Given text -
......

Question

The floor of a railroad flatcar is loaded with loose crates having a coefficient of static friction of 0.420 with the floor. If the train is initially moving at a speed of 57.0 km/h, in how short a distance can the train be stopped at constant acceleration without causing the crates to slide over the floor

Answer 1

Answer:

The distance is  $s= 30.3 \ m$

Explanation:

From the question we are told that

   The  coefficient of static friction is  $\mu_s = 0.42$

    The  initial speed of the train is  $u = 57 \ km /hr = 15.8 \ m/s$

   

For the crate not to slide the friction force must be equal to the force acting on the train i.e

       $-F_f = F$

The negative sign shows that the two forces are acting in opposite direction

=>   $mg * \mu_s = ma$

=>   $-g * \mu_s = a$

=>   $a = -9.8 * 0.420$

=>   $a = -4.116 m/s^2$

From equation of motion

  $v^2 = u^2 + 2as$

Here  v =  0 m/s since it came to a stop

=>   $s= \frac{v^2 - u^2 }{ 2 a}$

 =>   $s= \frac{0 -(15.8)^2 }{ - 2 * 4.116}$

=>     $s= 30.3 \ m$

......

Given information -

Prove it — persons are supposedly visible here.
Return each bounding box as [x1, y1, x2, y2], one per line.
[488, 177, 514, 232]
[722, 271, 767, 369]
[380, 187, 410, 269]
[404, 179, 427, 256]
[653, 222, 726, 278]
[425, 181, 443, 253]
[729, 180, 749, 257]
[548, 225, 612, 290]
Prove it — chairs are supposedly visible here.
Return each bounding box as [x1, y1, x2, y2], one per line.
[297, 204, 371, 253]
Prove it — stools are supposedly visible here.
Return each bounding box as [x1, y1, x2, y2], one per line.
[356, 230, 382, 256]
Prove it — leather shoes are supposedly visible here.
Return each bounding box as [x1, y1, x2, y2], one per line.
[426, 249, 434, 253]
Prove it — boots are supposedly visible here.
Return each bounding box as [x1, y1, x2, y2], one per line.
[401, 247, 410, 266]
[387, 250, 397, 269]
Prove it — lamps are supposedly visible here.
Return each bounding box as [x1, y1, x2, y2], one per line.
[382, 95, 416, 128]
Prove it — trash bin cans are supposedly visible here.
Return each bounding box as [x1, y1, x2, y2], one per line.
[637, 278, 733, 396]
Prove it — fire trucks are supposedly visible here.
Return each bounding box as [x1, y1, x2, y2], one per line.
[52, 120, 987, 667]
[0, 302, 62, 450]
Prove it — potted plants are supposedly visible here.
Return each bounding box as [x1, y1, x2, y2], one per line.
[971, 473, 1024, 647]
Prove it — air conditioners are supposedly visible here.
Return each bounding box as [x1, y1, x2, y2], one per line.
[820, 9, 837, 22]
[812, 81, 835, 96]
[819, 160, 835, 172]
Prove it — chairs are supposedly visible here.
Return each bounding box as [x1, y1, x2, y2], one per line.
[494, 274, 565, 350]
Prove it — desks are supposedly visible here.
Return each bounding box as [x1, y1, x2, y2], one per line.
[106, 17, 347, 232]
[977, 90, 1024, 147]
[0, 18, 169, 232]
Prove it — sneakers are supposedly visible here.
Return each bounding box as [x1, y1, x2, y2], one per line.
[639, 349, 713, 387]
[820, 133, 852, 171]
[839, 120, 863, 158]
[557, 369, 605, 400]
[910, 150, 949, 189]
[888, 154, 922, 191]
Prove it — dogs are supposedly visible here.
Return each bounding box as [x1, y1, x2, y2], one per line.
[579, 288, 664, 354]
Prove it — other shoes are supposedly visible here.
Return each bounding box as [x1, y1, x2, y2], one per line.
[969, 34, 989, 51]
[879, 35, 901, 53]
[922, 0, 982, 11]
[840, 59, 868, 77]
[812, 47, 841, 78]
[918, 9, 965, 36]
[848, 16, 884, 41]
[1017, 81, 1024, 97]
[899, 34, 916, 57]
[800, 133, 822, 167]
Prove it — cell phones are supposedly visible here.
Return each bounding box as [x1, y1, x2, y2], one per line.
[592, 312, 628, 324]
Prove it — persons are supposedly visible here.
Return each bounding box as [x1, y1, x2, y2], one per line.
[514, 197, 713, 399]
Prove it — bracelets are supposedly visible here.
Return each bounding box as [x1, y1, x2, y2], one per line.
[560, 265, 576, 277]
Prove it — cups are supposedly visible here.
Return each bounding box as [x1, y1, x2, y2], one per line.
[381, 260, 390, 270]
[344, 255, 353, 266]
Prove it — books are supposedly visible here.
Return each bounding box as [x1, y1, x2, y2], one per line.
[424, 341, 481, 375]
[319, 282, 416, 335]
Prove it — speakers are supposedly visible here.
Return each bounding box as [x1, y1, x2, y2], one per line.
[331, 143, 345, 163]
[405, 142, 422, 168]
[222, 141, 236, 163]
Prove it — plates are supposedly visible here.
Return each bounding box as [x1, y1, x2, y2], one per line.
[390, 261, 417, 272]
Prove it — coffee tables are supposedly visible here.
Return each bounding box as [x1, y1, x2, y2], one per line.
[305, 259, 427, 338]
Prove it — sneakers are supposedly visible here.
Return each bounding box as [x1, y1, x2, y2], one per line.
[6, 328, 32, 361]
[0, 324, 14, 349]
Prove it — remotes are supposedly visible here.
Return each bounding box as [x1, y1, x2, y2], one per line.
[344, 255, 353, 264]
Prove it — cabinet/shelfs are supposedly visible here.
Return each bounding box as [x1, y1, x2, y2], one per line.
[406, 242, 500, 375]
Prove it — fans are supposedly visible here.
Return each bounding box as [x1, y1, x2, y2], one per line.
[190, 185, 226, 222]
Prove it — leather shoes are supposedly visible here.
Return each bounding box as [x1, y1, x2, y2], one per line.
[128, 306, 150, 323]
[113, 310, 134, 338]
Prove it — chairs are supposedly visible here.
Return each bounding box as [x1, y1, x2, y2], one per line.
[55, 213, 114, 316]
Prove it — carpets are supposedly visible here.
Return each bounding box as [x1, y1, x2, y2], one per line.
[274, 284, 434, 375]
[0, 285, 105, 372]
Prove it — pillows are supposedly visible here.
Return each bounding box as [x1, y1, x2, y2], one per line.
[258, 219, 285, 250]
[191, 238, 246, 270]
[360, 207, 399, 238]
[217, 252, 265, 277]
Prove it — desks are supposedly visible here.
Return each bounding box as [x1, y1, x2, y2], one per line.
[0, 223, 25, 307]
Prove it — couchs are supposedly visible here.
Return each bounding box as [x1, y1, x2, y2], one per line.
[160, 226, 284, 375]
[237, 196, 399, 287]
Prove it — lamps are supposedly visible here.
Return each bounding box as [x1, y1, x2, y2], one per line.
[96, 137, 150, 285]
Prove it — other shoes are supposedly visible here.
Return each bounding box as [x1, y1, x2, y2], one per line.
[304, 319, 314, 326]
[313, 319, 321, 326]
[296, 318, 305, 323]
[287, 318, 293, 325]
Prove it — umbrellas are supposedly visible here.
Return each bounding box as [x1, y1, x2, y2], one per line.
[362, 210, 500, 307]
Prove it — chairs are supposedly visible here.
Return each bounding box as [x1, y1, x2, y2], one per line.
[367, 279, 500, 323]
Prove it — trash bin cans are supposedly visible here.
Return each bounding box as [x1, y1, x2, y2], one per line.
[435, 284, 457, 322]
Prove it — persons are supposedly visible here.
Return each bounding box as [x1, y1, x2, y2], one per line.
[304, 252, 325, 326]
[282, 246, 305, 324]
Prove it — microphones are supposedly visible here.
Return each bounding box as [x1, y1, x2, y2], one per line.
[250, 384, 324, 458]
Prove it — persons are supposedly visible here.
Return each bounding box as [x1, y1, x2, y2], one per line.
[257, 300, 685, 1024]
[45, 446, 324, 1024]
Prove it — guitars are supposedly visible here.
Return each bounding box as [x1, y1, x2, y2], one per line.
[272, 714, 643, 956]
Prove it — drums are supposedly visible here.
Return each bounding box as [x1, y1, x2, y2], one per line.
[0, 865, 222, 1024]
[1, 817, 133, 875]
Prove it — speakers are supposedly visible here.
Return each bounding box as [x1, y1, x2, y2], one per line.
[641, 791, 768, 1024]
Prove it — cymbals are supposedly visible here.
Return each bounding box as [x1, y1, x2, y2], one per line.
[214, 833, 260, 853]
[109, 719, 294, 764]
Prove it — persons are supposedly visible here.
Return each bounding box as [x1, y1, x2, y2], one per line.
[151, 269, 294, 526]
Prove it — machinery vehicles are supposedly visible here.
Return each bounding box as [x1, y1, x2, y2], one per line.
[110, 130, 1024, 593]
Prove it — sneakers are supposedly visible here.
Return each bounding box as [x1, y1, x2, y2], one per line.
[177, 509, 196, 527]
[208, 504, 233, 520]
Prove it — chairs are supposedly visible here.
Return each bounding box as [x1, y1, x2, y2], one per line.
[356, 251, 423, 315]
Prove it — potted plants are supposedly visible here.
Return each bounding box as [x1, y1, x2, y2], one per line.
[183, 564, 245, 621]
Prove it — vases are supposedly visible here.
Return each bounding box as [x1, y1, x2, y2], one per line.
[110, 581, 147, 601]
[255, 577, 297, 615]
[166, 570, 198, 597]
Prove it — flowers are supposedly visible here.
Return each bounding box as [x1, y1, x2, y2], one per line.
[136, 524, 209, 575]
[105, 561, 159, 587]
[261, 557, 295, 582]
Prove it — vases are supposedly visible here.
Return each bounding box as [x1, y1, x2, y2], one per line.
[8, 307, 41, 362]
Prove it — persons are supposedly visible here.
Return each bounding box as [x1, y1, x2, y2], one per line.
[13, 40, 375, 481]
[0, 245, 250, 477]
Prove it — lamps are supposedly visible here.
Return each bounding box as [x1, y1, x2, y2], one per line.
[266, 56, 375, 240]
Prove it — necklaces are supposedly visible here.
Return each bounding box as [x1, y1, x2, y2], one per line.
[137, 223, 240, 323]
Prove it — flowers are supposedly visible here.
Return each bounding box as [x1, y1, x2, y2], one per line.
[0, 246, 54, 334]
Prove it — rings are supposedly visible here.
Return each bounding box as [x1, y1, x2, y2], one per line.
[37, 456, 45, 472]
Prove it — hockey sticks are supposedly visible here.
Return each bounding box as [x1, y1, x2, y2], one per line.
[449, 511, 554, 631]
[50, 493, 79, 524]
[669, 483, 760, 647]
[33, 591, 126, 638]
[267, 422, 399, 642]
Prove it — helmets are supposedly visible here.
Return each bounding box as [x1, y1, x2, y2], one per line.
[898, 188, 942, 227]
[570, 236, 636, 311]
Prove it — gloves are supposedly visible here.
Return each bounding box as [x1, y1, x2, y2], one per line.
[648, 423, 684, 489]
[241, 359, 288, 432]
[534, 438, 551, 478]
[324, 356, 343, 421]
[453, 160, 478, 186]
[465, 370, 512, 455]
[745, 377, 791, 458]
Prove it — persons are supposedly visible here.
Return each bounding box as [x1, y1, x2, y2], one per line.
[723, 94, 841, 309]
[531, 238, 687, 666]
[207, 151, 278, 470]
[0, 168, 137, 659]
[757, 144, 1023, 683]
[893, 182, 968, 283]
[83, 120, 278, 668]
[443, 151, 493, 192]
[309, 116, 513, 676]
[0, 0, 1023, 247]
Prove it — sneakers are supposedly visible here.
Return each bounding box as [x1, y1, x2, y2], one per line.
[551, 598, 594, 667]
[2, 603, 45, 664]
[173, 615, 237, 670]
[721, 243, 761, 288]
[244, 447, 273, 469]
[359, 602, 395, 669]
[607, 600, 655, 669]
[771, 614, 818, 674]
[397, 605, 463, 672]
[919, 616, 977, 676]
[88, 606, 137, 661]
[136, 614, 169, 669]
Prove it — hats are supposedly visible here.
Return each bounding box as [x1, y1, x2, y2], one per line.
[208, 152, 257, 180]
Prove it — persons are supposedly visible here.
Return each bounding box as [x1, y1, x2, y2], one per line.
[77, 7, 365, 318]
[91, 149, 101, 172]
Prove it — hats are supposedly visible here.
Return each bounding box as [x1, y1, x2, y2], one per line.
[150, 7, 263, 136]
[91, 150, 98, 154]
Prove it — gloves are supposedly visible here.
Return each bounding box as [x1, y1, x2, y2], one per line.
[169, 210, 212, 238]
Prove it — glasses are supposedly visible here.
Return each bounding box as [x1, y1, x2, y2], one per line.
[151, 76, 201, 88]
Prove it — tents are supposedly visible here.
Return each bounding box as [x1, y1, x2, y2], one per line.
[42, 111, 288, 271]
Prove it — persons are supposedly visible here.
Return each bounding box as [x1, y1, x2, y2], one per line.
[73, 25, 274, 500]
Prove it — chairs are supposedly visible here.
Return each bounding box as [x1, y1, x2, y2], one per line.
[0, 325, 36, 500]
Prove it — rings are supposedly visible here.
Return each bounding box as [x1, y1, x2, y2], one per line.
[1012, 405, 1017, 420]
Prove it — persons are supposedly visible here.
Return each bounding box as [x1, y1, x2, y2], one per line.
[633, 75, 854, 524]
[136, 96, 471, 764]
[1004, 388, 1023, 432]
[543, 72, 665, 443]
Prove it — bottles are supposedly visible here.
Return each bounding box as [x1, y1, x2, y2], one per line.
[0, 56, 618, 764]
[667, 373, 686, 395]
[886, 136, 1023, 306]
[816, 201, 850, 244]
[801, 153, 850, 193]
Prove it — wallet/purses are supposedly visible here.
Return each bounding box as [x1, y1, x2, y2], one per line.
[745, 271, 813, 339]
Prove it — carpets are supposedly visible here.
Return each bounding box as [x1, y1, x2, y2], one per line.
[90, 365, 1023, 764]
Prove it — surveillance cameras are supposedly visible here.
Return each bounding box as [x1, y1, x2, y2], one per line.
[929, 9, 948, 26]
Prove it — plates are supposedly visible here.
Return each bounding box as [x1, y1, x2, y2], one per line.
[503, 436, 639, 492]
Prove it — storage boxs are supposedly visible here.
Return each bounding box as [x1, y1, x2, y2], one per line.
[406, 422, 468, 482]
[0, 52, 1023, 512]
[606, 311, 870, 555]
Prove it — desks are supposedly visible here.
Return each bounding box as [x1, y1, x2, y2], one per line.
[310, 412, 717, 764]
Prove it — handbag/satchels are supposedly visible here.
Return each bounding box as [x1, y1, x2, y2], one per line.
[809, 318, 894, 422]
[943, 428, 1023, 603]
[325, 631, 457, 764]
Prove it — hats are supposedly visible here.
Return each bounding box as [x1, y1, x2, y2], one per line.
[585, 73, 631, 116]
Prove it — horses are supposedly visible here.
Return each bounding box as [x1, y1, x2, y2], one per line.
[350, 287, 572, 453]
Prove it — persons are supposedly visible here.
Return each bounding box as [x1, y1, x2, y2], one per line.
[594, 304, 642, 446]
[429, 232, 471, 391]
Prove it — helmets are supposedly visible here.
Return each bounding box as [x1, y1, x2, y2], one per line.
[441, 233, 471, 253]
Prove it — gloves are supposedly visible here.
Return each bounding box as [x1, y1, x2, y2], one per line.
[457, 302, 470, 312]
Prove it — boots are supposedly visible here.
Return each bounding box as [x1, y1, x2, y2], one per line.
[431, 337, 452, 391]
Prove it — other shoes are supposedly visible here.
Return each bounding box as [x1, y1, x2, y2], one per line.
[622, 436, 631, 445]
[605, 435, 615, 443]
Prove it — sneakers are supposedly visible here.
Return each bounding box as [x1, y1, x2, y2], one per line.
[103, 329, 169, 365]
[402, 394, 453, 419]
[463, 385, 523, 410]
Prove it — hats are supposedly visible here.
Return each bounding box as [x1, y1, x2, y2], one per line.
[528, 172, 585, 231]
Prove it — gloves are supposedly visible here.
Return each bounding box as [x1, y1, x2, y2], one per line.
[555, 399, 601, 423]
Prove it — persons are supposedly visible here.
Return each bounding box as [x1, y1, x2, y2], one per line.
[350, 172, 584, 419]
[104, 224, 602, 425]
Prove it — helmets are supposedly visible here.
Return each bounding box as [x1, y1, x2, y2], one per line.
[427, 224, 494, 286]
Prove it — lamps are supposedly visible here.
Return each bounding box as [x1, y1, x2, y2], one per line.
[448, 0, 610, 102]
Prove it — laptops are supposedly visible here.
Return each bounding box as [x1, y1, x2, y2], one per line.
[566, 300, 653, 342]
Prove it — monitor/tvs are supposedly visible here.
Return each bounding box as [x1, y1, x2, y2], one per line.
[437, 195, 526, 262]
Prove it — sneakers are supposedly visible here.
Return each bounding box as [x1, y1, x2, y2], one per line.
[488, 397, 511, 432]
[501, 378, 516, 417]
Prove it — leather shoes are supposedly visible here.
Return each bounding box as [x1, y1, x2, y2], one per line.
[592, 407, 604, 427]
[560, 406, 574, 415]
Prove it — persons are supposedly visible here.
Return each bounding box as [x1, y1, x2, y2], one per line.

......

Task goal - In the flatcar friction solution, list each symbol that the explanation explicitly sets equal to a numerical value, along with that value.

Exercise output -
- μ_s = 0.42
- u = 57 km/hr = 15.8 m/s
- a = −4.116 m/s²
- v = 0 m/s
- s = 30.3 m